3rd Jun '10
1:42pm

GRAHAM T. AUTUMN IN ROAD TOWN, BRITISH VIRGIN ISLANDS

I was eleven.

One morning, I was staring out our window at the giant yachts docking at Road Harbor.

My father said, “Did you know that this whole city burnt down? In the 1850s, some rioters set fire to everything because of some goat tax.”

“Or maybe it was a cow tax.” He looked out the window and scratched the back of his neck with his thumb. “Anyway, they burned it down because of some farm animals,” he said.

I wrote down the dreams I had there, for some reason. I would wake up and write down whatever I remembered. I only had four different dreams throughout the three weeks we spent on the island. They usually recurred in the same order.

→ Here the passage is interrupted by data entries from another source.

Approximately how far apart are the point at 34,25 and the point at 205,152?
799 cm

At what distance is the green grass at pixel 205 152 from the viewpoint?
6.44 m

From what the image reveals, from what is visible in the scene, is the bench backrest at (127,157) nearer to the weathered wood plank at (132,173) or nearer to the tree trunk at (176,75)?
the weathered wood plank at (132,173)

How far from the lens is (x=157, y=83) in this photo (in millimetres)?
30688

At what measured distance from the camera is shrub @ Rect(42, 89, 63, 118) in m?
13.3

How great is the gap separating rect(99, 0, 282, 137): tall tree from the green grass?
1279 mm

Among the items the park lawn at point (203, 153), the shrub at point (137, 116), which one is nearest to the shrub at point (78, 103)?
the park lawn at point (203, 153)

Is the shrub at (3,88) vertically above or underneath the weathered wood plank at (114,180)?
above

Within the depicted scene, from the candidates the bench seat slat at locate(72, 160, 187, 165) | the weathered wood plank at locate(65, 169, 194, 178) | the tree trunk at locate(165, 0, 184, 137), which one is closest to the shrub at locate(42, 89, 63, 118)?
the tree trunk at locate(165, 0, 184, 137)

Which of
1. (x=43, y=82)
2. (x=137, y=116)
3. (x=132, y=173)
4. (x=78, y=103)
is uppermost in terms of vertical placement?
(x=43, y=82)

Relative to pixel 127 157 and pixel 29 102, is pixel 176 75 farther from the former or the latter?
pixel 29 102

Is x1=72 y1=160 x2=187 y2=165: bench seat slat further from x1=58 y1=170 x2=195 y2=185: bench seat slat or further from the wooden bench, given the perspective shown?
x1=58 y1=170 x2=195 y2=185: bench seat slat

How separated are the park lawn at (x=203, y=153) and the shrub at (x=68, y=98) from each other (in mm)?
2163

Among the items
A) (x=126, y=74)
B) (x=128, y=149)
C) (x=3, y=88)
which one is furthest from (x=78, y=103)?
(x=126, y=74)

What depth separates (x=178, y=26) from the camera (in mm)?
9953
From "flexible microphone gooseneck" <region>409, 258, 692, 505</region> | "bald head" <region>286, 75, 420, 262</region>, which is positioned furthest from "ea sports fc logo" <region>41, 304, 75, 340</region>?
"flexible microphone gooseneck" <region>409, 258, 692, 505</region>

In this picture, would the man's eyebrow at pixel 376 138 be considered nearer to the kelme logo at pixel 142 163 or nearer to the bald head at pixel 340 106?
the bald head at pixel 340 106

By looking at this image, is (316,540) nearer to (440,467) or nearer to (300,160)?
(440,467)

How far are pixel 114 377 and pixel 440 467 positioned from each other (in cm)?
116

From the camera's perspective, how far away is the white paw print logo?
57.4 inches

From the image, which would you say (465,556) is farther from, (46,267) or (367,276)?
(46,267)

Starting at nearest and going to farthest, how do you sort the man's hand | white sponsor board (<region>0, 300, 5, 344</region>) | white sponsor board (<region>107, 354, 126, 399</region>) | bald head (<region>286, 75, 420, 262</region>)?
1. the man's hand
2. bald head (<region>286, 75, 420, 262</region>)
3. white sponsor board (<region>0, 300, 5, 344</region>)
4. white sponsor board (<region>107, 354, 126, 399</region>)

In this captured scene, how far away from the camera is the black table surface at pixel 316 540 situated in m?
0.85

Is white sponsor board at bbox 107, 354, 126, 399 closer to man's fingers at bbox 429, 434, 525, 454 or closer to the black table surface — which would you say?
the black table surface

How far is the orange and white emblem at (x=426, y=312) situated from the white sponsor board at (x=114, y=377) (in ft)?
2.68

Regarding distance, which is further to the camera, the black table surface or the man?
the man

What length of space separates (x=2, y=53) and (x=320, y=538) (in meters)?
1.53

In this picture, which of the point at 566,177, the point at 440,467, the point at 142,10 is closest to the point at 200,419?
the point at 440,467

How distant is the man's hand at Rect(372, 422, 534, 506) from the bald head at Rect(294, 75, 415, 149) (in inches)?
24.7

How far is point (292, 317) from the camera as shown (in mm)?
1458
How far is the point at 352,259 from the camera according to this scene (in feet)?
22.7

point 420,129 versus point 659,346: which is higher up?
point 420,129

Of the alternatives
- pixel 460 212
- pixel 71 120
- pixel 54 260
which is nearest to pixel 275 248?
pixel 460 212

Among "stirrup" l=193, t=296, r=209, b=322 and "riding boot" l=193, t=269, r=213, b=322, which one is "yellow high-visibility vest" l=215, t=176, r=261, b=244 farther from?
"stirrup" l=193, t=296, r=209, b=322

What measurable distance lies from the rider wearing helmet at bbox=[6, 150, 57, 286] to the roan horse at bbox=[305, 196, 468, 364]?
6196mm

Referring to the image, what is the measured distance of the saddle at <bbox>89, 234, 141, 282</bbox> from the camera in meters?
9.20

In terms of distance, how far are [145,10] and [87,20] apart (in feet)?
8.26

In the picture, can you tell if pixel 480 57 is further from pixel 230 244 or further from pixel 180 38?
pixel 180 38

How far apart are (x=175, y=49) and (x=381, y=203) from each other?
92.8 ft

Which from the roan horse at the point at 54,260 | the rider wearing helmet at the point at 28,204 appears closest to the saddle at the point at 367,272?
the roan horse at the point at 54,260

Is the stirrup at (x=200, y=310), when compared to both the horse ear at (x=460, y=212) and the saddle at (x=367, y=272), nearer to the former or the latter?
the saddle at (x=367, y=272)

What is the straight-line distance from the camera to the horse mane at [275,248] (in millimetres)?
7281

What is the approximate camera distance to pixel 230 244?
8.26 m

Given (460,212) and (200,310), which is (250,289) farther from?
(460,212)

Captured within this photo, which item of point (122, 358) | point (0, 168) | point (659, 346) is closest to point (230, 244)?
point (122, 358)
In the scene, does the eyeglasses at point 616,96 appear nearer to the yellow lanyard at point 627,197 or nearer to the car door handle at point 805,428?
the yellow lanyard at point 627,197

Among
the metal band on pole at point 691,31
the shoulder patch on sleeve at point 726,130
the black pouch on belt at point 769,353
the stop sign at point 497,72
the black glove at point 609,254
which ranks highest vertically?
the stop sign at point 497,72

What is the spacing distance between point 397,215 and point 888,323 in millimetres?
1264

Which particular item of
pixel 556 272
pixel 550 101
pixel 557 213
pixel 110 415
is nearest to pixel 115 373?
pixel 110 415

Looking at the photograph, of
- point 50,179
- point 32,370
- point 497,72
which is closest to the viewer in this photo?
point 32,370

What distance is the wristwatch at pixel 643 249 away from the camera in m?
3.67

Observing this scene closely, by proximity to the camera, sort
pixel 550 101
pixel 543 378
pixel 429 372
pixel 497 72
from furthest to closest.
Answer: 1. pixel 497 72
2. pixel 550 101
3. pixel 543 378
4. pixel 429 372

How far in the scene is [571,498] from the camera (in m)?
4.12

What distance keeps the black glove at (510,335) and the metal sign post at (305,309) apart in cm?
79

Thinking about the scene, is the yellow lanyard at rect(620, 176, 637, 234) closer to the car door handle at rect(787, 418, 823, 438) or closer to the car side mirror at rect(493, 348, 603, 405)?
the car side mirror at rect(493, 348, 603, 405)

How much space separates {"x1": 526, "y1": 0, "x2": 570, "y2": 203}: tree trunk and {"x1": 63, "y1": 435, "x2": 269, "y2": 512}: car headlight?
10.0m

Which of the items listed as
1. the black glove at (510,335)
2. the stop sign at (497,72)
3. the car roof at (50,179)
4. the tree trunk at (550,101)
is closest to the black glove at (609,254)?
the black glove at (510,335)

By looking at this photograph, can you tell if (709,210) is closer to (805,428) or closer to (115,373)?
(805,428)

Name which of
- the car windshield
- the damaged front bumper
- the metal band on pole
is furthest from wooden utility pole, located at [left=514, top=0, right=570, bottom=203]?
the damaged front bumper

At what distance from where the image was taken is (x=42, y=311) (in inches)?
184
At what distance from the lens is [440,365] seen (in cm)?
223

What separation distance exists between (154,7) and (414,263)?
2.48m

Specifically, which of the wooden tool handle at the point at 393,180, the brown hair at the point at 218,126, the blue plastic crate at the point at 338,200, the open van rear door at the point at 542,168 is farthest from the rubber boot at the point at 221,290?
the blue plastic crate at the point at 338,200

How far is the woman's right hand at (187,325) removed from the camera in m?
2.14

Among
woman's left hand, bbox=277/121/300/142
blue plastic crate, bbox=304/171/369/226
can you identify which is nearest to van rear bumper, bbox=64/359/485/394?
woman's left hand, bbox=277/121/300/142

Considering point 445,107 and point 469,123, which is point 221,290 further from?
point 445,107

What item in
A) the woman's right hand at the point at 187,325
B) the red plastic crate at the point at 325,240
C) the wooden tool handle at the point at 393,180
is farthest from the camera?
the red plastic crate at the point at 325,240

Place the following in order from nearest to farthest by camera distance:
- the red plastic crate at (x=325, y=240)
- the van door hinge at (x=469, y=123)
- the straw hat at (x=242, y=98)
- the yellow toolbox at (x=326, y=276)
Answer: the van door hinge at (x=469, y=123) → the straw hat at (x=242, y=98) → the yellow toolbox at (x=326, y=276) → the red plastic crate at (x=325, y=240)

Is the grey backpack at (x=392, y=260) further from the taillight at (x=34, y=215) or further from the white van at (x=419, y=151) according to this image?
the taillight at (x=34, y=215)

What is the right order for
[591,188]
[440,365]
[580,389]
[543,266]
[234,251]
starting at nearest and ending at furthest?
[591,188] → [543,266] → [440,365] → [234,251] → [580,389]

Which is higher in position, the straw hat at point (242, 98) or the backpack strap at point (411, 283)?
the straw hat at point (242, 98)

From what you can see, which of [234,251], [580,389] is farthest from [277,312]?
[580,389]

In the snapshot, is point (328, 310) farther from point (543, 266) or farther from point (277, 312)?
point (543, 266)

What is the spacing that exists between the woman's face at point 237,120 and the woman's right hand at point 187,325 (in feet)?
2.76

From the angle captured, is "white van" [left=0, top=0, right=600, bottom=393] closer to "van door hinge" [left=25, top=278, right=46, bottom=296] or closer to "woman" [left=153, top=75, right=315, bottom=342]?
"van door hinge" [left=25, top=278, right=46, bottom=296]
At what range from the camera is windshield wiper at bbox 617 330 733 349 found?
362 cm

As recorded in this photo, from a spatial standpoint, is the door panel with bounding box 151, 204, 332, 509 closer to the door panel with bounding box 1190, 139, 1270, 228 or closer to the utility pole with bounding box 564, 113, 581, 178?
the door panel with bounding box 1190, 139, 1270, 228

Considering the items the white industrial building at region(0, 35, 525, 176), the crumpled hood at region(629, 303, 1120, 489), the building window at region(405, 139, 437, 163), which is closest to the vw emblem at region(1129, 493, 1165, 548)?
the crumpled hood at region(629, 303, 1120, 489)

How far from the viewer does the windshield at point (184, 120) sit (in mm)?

On our taxi to the airport, I listed all the dreams. This is what it says in the journal:

  1. The one where I’m running away from prison guards and find an old apartment building and I try to lock myself in one of the rooms but none of the locks work so I try to jump out the window before they catch me. I wake up before I jump.
  2. The one where I am building a statue of myself from solid marble but while I’m etching the book that the statue’s holding it’s [sic] hand starts to crack. I wake up before it falls on my head.
  3. The one where I am alone in an empty version of our hotel room and then I hear very loud footsteps outside and I see the doorknob start to turn. I wake up when the door opens.
  4. The one where I am alone in an empty version of our hotel room and I think it’s the dream where I hear loud footsteps but it isn’t.

I also remember that these flocks of sun-brunt white people would take over the streets for a few hours before they got back on their giant yachts and left the harbor.